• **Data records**
Content starts

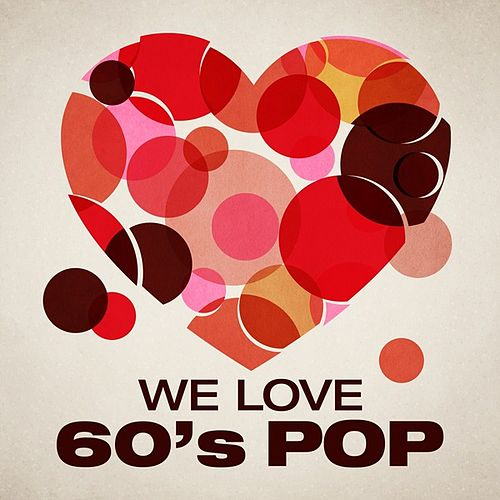We Love 60's Pop de Various Artists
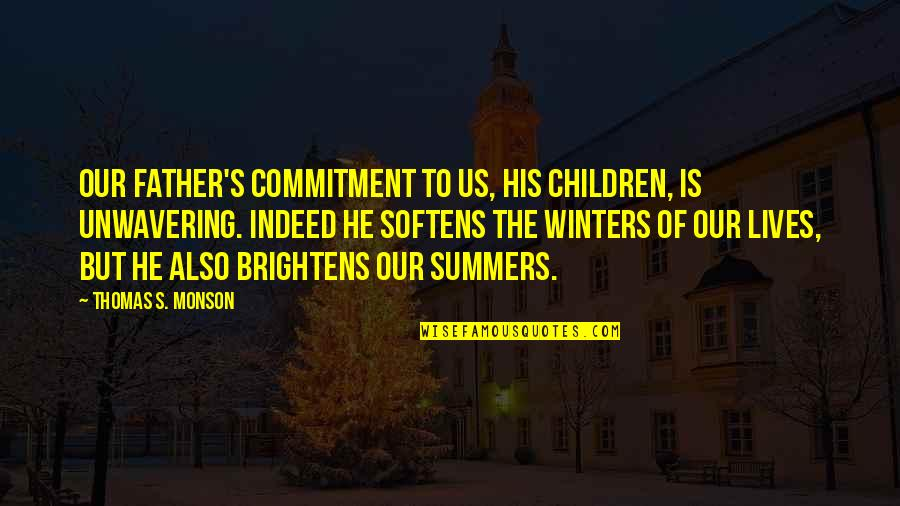 Winters's Quotes By Thomas S. Monson: Our Father's commitment to us, His children, is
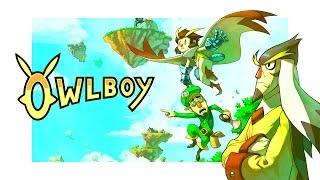Owlboy - UNE HISTOIRE CHOUETTE !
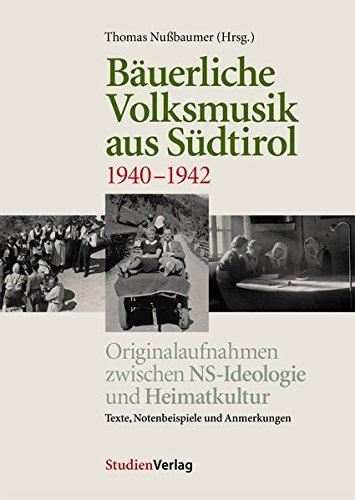 Bäuerliche Volksmusik aus Südtirol 1940-1942. Originalaufnahmen zwischen NS-Ideologie und Heimatkultur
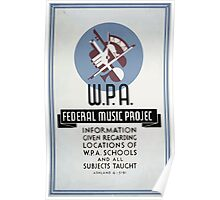 WPA United States Government Work Project Administration Poster 0320 Federal Music Project Poster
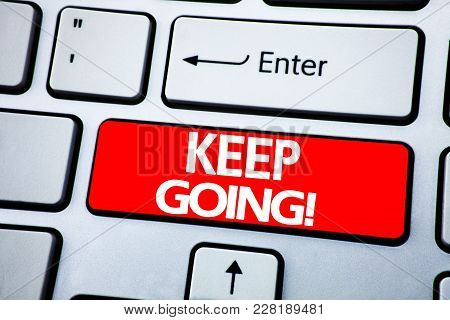 Handwriting Announcement Text Showing Keep Going. Business Concept For Go Moving Forward Letting Wri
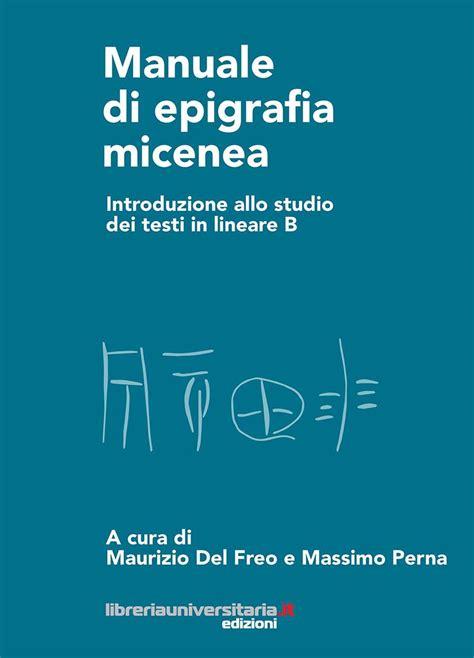 studio 3 testi libro manuale di epigrafia micenea introduzione allo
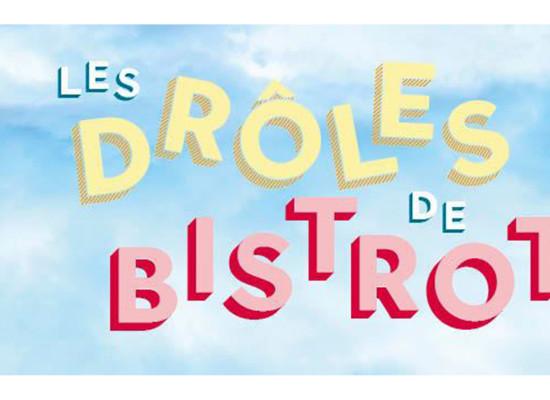 Les «Drôles de Bistrots» du 23 mai au 27 juin 2021- Pays'Sage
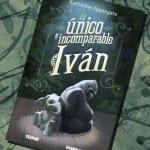 El único e incomparable Iván, de Katherine Applegate – Reseña
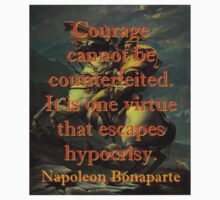 Courage Cannot Be Counterfeited - Napoleon Baby Tee
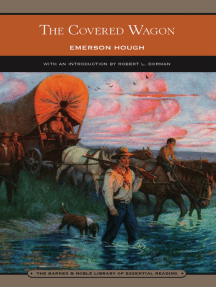 The Covered Wagon (Barnes & Noble Library of Essential Reading)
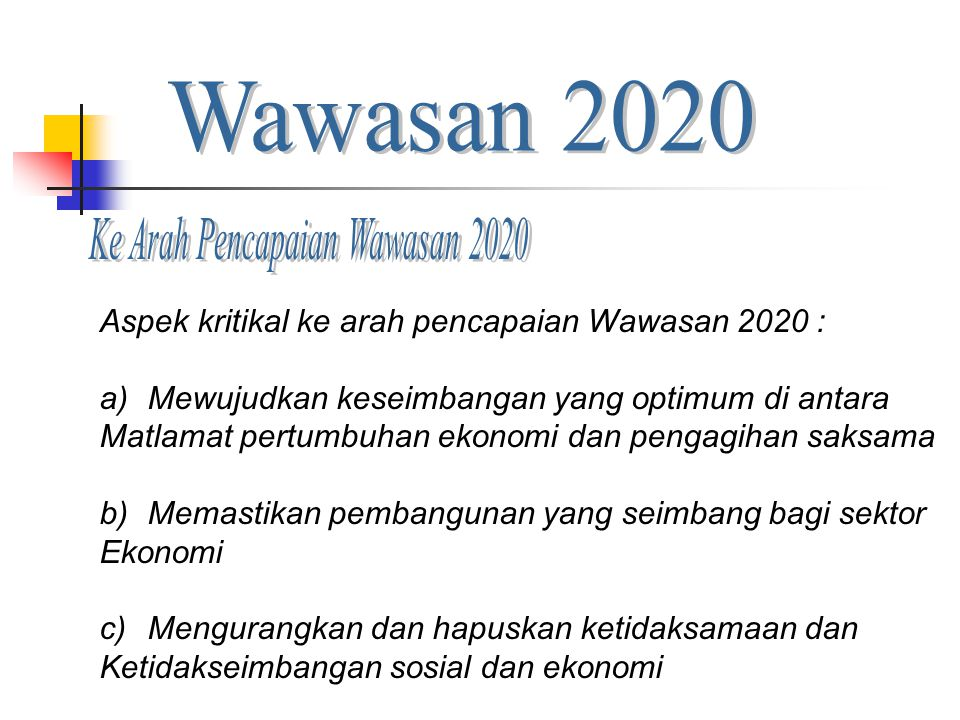Ke Arah Pencapaian Wawasan 2020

Content ends

• **YOUR TASK**
Look back at the data above, then output exactly the lines from the line holding "Bäuerliche Volksmusik aus" up to and including the line holding "El único e incomparable". Leave out the pictures.

• **RESPONSE TO THE TASK**
 Bäuerliche Volksmusik aus Südtirol 1940-1942. Originalaufnahmen zwischen NS-Ideologie und Heimatkultur
 WPA United States Government Work Project Administration Poster 0320 Federal Music Project Poster
 Handwriting Announcement Text Showing Keep Going. Business Concept For Go Moving Forward Letting Wri
 studio 3 testi libro manuale di epigrafia micenea introduzione allo
 Les «Drôles de Bistrots» du 23 mai au 27 juin 2021- Pays'Sage
 El único e incomparable Iván, de Katherine Applegate – Reseña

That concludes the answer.